I don’t particularly enjoy outages, but I do like reading about their root cause analysis afterwards. It’s a valuable place to learn about mistakes made and often shares a lot of insights into (the technology behind) an organization that you normally wouldn’t get to know.
And last November’s Azure outage is no different. A very detailed write-up with enough internals to keep things interesting. The outage occurred as a result of a planned maintenance, to deploy an improvement to the storage infrastructure that would result in faster Storage Tables.
During this deployment, there were two operational errors:
The standard flighting deployment policy of incrementally deploying changes across small slices was not followed.
Although validation in test and pre-production had been done against Azure Table storage Front-Ends, the configuration switch was incorrectly enabled for Azure Blob storage Front-Ends.

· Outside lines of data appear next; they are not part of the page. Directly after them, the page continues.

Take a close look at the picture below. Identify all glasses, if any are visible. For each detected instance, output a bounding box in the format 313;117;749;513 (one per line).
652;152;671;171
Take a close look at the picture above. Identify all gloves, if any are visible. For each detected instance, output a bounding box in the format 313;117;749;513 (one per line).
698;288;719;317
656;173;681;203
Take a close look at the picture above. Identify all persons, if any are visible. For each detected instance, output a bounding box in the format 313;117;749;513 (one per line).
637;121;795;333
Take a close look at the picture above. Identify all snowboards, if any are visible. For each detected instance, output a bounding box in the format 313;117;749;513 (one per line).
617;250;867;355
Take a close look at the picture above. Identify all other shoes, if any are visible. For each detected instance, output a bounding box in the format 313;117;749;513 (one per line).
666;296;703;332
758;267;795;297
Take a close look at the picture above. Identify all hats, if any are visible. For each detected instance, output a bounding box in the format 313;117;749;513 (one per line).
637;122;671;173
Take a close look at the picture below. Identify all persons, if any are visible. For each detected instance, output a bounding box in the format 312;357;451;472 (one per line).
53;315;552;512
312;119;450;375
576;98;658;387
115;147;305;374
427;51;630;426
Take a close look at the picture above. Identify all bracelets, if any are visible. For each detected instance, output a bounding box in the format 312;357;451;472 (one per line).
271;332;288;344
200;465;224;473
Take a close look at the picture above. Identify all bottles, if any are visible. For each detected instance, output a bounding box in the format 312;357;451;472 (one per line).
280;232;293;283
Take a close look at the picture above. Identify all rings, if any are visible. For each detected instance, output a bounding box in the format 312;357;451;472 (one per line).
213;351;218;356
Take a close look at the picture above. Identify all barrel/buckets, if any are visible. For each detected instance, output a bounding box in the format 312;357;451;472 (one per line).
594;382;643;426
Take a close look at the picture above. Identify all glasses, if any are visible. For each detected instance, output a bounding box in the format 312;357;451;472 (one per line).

As with most problems, they’re human-induced. Technology doesn’t often fail, except when engineers make mistakes or implement the technology in a bad way. In this case, a combination of several human errors were the cause.
In summary, Microsoft Azure had clear operating guidelines but there was a gap in the deployment tooling that relied on human decisions and protocol. With the tooling updates the policy is now enforced by the deployment platform itself.
Not everything can be solved with procedures. Even with every step clearly outlined, it still relies on engineers following every step to the letter, and not making mistakes. But we make mistakes. We all do.
It’s just hoping those mistakes don’t occur during critical times.